Meyer turns to Daniel McKizzie, a Minneapolis pastor who's also a mechanical designer for Target.

"Is it your desire to establish or continue a father-son relationship with Camron?" the judge asks.

"Most definitely," Daniel McKizzie replies.

"And to establish a father-daughter relationship or to continue that with Candice?" Meyer asks.

"Most definitely," he says again.

Daniel and Annie McKizzie have four birth children, and they've adopted three more. Candice and Camron will be the couple's eighth and ninth children. They confirm to the judge that they want to be adopted by the McKizzie family.

"Congratulations, you're legally a family," Meyer announces.

The McKizzie family completed their adoption of Candice and Camron during National Adoption Awareness Month, which agencies throughout Minnesota are celebrating with events. This past weekend, 20 children were legally united with parents at the Hennepin County courtrooms in downtown Minneapolis.

The happy ending for the newly-enlarged McKizzie family relieves Meyer, who's handled Candice and Camron's cases for years. She scrutinized the background of the adoptive parents carefully, and is very happy with this match.

"I love adoptions because they're really the happy ending to what has been usually a long and hard road," she says. "This is their new forever family because they don't have their birth family anymore. So it's a good extra day to come to work."

In a down economy, though, it's hard to ignore the immense cost of raising a child.

Deborah Huskins, an area director with the Department of Human Services and Public Health in Hennepin County, says adoption workers talk with potential parents about the adoption subsidies and tax breaks that might help with financial challenges that lie ahead.

"As much as love trumps everything, and should, the financial wherewithal to raise a child is a big undertaking," Huskins says. "And it's important that people go into that with their eyes wide open."

The McKizzies thought about money. But Daniel McKizzie says it wasn't a factor.

"It's not an issue of having enough," McKizzie says. "It's like we make do with what we have. Money's never an issue. If I have, you have, and you provide for one another. You just pull together."

Before Candice and Camron met the McKizzies, they were living in a foster home they didn't like. Candice always feared being separated from Camron. Daniel McKizzie cries as Candice describes how Camron has changed since the McKizzies decided to adopt them.

"He don't act up in school anymore," Candice says. "He doesn't kick or fight anymore like he used to all the time."

Camron says he understands now what families are. They sing church songs everyday. They eat together. On Sundays, fathers and sons watch football games together.

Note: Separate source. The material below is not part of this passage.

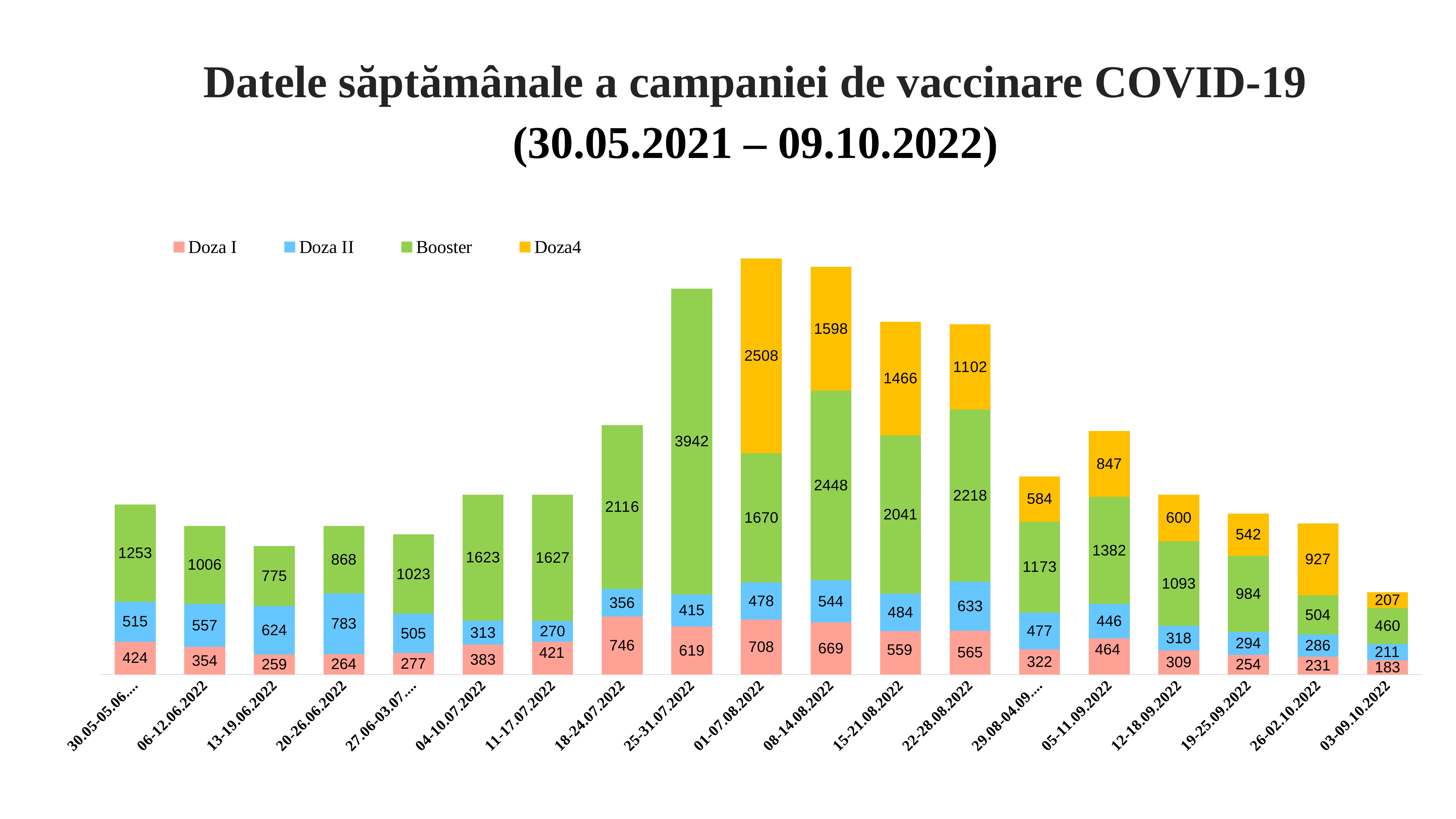
What is the Doza I value for the week 18-24.07.2022? 746 Which week has the lowest Doza I value? 03-09.10.2022 What is the Doza4 value for the week 01-07.08.2022? 2508 Which week has the highest Booster value? 25-31.07.2022 How many weekly categories are shown on the x axis? 19 Which series is shown in yellow in the legend? Doza4 What is the total of the stacked bar for the week 03-09.10.2022? 1061 What is the Booster value for the week 25-31.07.2022? 3942 What is the difference between the Doza4 values for 01-07.08.2022 and 08-14.08.2022? 910 How many series does the legend list? 4 Which is larger, the Doza II value for 20-26.06.2022 or for 04-10.07.2022? 20-26.06.2022 What kind of chart is shown on the slide? stacked bar chart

Camron also knows that what happened was extraordinary. He describes the adoption as a "real family that takes care of you. And they be by your side. They keep you safe. They love us no matter what we do."

A reporter asks him if he ever thought he would have that.

"No," he replies.

Daniel McKizzie is listening, and he gives his new son a long hug. Camron puts his hand in Daniel's, and as the McKizzies move away to get some cake, they look like a family.